Data Collection and Confidentiality
Database
Study data were collected using the system REDCap (Research Electronic Data Capture) at the University of Southern California (USC). REDCap is a secure, web-based application designed to support data capture for research studies [44]. All analyses will adhere to the terms and conditions, terms of use, and privacy policies of Twitter.
Twitter Data
Any identifying and personal health information was redacted from the dataset by the coders. Since the “Tweet ID,” “Tweet URL,” “Profile thumbnail URL,” “Username,” and “Display Name” in the dataset can potentially identify the person directly, we removed these from the initial data collection sheet and used a unique code identifier instead.

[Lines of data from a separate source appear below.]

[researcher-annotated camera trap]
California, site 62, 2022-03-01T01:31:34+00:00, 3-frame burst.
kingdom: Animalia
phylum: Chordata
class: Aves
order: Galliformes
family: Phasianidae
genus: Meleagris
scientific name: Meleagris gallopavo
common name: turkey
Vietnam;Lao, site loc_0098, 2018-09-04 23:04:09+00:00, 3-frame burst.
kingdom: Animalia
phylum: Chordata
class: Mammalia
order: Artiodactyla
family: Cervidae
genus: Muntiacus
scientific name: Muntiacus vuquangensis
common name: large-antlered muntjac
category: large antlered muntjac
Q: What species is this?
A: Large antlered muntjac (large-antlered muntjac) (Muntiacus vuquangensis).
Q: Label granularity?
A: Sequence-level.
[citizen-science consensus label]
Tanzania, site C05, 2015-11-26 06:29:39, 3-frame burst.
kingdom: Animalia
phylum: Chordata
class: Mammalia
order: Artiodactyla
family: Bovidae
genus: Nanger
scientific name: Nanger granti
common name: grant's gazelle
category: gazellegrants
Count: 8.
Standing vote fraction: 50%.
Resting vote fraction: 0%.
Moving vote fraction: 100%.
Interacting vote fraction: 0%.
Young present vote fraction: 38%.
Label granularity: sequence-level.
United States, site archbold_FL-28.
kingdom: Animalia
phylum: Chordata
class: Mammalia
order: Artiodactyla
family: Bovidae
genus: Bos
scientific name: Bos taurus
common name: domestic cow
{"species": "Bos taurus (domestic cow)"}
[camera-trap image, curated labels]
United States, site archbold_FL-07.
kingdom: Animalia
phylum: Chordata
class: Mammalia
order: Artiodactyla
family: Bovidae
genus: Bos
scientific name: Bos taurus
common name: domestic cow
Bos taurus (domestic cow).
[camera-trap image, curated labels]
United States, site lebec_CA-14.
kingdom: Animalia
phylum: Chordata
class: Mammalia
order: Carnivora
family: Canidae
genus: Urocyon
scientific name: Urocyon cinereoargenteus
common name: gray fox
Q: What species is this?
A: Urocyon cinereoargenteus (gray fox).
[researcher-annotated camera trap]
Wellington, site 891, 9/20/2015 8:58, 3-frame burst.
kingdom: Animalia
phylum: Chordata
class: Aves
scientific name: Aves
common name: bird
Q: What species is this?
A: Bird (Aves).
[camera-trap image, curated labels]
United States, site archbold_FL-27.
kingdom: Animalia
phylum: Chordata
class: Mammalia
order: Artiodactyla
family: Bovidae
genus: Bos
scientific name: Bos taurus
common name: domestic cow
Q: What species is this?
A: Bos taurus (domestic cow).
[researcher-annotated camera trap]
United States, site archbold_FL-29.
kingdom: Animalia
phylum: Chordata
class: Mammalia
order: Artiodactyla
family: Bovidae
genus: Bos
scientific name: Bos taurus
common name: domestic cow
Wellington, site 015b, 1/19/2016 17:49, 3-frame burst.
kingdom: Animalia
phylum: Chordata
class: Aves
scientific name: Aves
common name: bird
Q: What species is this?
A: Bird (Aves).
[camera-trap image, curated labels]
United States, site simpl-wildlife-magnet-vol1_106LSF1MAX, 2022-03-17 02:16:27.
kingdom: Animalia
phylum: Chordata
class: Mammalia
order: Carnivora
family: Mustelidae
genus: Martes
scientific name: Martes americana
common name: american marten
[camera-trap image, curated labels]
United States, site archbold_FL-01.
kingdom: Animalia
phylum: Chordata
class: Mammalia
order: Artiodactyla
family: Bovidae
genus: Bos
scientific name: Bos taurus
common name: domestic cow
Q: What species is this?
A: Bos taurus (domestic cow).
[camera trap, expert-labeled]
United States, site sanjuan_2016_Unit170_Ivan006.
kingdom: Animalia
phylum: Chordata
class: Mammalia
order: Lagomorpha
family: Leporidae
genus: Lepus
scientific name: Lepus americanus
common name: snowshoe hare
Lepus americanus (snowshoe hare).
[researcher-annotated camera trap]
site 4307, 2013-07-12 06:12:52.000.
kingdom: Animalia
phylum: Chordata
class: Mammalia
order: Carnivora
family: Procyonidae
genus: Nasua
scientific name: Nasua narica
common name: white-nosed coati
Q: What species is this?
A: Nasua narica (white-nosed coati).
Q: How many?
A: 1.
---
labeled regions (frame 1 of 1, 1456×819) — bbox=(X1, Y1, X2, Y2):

We maintained the link between the unique code and the identifiable elements in a separate file. We retained the data only for use in this project and destroyed the identifiable (Tweet ID, Tweet URL, Profile thumbnail URL, Username, and Display Name) information prior to the data analysis as requested by the local IRB.
Survey Data
The data will be retained in a secure database called REDCap at USC. The anonymous data will be kept for future research. Individuals are informed that they should not participate in the study if they do not want their data kept.
Survey Study
Study Population
The proposed survey study involves contacting lupuspatients in the United States who discuss their health in English on Twitter. Eligible survey respondents will be patients with lupus 18 years of age and older. To focus on feasibility, we will limit this pilot to lupuspatients who discuss their health on Twitter. Other individuals who talk about how the condition affects a family member or friend (eg, parents, siblings) will be excluded from this study.
Survey Development
The goal of the survey is to collect data about the characteristics of lupuspatients (eg, gender, race/ethnicity, educational level) and their attitudes toward using Twitter for health care engagement among lupuspatients (eg, How concerned are you about researchers using Twitter user information to identify patients with lupus? How interested are you in getting information related to lupus via Twitter? How interested are you in receiving personalized information about ongoing research and clinical research opportunities on Twitter?). The full survey is included in Multimedia Appendix 2.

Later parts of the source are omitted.